INSTRUCTIONS TO FOLLOW
Put each line of the records below into a JSON list of strings, with one string per line and blank lines left out.

LISTED ENTRIES

+++

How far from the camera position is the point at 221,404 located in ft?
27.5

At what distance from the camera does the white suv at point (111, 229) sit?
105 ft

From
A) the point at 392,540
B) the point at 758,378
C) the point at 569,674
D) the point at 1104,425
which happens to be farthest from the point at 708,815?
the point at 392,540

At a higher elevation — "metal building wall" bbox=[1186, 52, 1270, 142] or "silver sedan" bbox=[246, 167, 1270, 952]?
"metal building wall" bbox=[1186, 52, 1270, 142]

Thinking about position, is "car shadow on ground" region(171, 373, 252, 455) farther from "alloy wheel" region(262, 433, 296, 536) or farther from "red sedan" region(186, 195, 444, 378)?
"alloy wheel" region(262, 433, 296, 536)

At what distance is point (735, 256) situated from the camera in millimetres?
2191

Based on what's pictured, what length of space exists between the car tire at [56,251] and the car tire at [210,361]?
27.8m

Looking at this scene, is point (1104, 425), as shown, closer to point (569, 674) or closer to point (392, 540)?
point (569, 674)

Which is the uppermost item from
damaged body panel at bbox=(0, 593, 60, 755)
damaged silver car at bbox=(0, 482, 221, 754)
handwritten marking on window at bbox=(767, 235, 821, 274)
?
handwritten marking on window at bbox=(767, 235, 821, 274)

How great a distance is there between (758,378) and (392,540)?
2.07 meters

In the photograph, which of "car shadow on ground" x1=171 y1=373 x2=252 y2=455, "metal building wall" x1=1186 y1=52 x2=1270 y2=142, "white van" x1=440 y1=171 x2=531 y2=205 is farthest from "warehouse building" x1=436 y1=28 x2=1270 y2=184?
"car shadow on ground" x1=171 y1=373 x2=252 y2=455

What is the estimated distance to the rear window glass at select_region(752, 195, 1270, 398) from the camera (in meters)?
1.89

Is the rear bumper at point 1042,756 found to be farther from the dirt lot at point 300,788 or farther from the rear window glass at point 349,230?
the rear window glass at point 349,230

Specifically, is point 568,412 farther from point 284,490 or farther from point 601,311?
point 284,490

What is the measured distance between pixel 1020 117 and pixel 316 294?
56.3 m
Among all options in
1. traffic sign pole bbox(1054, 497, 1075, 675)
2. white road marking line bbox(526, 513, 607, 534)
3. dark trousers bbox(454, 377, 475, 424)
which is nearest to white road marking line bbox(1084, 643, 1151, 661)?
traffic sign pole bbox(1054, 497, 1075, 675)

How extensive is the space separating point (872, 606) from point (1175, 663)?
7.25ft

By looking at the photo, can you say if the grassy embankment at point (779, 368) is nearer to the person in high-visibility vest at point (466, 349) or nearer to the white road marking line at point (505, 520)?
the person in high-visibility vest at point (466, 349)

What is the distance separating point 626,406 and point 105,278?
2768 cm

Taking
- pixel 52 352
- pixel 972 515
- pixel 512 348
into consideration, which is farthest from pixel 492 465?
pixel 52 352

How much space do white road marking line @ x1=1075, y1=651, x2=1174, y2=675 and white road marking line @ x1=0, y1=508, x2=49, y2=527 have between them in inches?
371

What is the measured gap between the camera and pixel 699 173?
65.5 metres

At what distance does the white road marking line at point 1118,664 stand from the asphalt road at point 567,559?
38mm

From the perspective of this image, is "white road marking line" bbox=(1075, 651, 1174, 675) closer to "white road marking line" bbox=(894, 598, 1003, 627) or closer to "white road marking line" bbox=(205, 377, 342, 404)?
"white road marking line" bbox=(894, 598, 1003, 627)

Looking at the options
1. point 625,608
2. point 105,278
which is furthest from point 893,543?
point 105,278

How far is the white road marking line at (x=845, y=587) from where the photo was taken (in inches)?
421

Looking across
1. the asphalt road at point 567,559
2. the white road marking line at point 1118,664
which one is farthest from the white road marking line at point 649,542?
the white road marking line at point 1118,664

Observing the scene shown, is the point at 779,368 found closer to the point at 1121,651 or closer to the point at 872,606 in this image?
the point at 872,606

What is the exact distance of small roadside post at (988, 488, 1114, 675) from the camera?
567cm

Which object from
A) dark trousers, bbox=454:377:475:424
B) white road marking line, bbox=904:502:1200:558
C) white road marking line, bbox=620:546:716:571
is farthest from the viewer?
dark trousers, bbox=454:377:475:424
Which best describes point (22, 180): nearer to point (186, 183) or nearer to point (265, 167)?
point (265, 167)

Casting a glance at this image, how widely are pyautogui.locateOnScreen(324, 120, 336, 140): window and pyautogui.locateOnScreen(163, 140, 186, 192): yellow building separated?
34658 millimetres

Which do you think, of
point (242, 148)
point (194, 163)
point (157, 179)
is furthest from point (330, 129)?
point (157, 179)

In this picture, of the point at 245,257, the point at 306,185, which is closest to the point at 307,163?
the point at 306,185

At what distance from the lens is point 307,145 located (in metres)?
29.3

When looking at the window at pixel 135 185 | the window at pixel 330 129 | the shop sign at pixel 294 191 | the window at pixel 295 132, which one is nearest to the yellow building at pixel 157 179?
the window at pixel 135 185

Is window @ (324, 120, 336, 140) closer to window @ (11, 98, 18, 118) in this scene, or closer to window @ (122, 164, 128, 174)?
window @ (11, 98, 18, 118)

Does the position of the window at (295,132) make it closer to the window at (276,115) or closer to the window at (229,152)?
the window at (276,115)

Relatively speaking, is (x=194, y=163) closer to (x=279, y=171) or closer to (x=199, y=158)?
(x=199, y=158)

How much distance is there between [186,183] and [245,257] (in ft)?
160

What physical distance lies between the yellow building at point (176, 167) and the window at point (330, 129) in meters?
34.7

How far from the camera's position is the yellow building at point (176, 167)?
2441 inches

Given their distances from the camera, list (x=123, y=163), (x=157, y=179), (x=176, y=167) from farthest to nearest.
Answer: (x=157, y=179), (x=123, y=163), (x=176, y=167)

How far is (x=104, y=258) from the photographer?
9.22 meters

+++

THE RESPONSE
[
  "How far from the camera position is the point at 221,404 located in ft?",
  "27.5",
  "At what distance from the camera does the white suv at point (111, 229) sit?",
  "105 ft",
  "From",
  "A) the point at 392,540",
  "B) the point at 758,378",
  "C) the point at 569,674",
  "D) the point at 1104,425",
  "which happens to be farthest from the point at 708,815?",
  "the point at 392,540",
  "At a higher elevation — \"metal building wall\" bbox=[1186, 52, 1270, 142] or \"silver sedan\" bbox=[246, 167, 1270, 952]?",
  "\"metal building wall\" bbox=[1186, 52, 1270, 142]",
  "Thinking about position, is \"car shadow on ground\" region(171, 373, 252, 455) farther from \"alloy wheel\" region(262, 433, 296, 536) or farther from \"red sedan\" region(186, 195, 444, 378)?",
  "\"alloy wheel\" region(262, 433, 296, 536)",
  "At what distance is point (735, 256) situated from the camera in millimetres?",
  "2191",
  "Based on what's pictured, what length of space exists between the car tire at [56,251] and the car tire at [210,361]?",
  "27.8m",
  "Looking at this scene, is point (1104, 425), as shown, closer to point (569, 674) or closer to point (392, 540)?",
  "point (569, 674)",
  "Which is the uppermost item from",
  "damaged body panel at bbox=(0, 593, 60, 755)",
  "damaged silver car at bbox=(0, 482, 221, 754)",
  "handwritten marking on window at bbox=(767, 235, 821, 274)",
  "?",
  "handwritten marking on window at bbox=(767, 235, 821, 274)",
  "How great a distance is there between (758,378) and (392,540)?",
  "2.07 meters",
  "In the photograph, which of \"car shadow on ground\" x1=171 y1=373 x2=252 y2=455, \"metal building wall\" x1=1186 y1=52 x2=1270 y2=142, \"white van\" x1=440 y1=171 x2=531 y2=205 is farthest from \"warehouse building\" x1=436 y1=28 x2=1270 y2=184?",
  "\"car shadow on ground\" x1=171 y1=373 x2=252 y2=455",
  "What is the estimated distance to the rear window glass at select_region(752, 195, 1270, 398) from the camera (in meters)?",
  "1.89",
  "Is the rear bumper at point 1042,756 found to be farther from the dirt lot at point 300,788 or farther from the rear window glass at point 349,230?",
  "the rear window glass at point 349,230",
  "Specifically, is point 568,412 farther from point 284,490 or farther from point 601,311?",
  "point 284,490",
  "What is the measured distance between pixel 1020 117 and pixel 316 294?",
  "56.3 m",
  "Among all options in",
  "1. traffic sign pole bbox(1054, 497, 1075, 675)",
  "2. white road marking line bbox(526, 513, 607, 534)",
  "3. dark trousers bbox(454, 377, 475, 424)",
  "which is nearest to white road marking line bbox(1084, 643, 1151, 661)?",
  "traffic sign pole bbox(1054, 497, 1075, 675)",
  "How extensive is the space separating point (872, 606) from point (1175, 663)?",
  "7.25ft",
  "By looking at the photo, can you say if the grassy embankment at point (779, 368) is nearer to the person in high-visibility vest at point (466, 349) or nearer to the white road marking line at point (505, 520)?",
  "the person in high-visibility vest at point (466, 349)",
  "What is the distance separating point 626,406 and point 105,278?",
  "2768 cm",
  "Taking",
  "- pixel 52 352",
  "- pixel 972 515",
  "- pixel 512 348",
  "into consideration, which is farthest from pixel 492 465?",
  "pixel 52 352",
  "How much space do white road marking line @ x1=1075, y1=651, x2=1174, y2=675 and white road marking line @ x1=0, y1=508, x2=49, y2=527 have between them in inches?",
  "371",
  "What is the measured gap between the camera and pixel 699 173?",
  "65.5 metres",
  "At what distance does the white road marking line at point 1118,664 stand from the asphalt road at point 567,559?",
  "38mm",
  "From the perspective of this image, is \"white road marking line\" bbox=(1075, 651, 1174, 675) closer to \"white road marking line\" bbox=(894, 598, 1003, 627) or closer to \"white road marking line\" bbox=(205, 377, 342, 404)?",
  "\"white road marking line\" bbox=(894, 598, 1003, 627)",
  "Looking at the options",
  "1. point 625,608",
  "2. point 105,278",
  "which is furthest from point 893,543?",
  "point 105,278",
  "How far is the white road marking line at (x=845, y=587) from where the photo was taken (in inches)?",
  "421",
  "Looking across",
  "1. the asphalt road at point 567,559",
  "2. the white road marking line at point 1118,664",
  "which one is farthest from the white road marking line at point 649,542?",
  "the white road marking line at point 1118,664",
  "Observing the scene shown, is the point at 779,368 found closer to the point at 1121,651 or closer to the point at 872,606 in this image?",
  "the point at 872,606",
  "What is the exact distance of small roadside post at (988, 488, 1114, 675) from the camera?",
  "567cm",
  "Which object from",
  "A) dark trousers, bbox=454:377:475:424",
  "B) white road marking line, bbox=904:502:1200:558",
  "C) white road marking line, bbox=620:546:716:571",
  "is farthest from the viewer?",
  "dark trousers, bbox=454:377:475:424",
  "Which best describes point (22, 180): nearer to point (186, 183) or nearer to point (265, 167)?",
  "point (265, 167)",
  "Casting a glance at this image, how widely are pyautogui.locateOnScreen(324, 120, 336, 140): window and pyautogui.locateOnScreen(163, 140, 186, 192): yellow building separated?",
  "34658 millimetres",
  "Which do you think, of",
  "point (242, 148)",
  "point (194, 163)",
  "point (157, 179)",
  "is furthest from point (330, 129)?",
  "point (157, 179)",
  "In this picture, of the point at 245,257, the point at 306,185, which is closest to the point at 307,163?",
  "the point at 306,185",
  "At what distance from the lens is point 307,145 located (in metres)?",
  "29.3",
  "When looking at the window at pixel 135 185 | the window at pixel 330 129 | the shop sign at pixel 294 191 | the window at pixel 295 132, which one is nearest to the yellow building at pixel 157 179?",
  "the window at pixel 135 185",
  "Is window @ (324, 120, 336, 140) closer to window @ (11, 98, 18, 118) in this scene, or closer to window @ (122, 164, 128, 174)?",
  "window @ (11, 98, 18, 118)",
  "Does the position of the window at (295,132) make it closer to the window at (276,115) or closer to the window at (229,152)?",
  "the window at (276,115)",
  "Relatively speaking, is (x=194, y=163) closer to (x=279, y=171) or closer to (x=199, y=158)?",
  "(x=199, y=158)",
  "How much distance is there between [186,183] and [245,257] (in ft)?",
  "160",
  "What physical distance lies between the yellow building at point (176, 167) and the window at point (330, 129) in meters?",
  "34.7",
  "How far from the camera's position is the yellow building at point (176, 167)?",
  "2441 inches",
  "Given their distances from the camera, list (x=123, y=163), (x=157, y=179), (x=176, y=167) from farthest to nearest.",
  "Answer: (x=157, y=179), (x=123, y=163), (x=176, y=167)",
  "How far is (x=104, y=258) from the photographer?",
  "9.22 meters"
]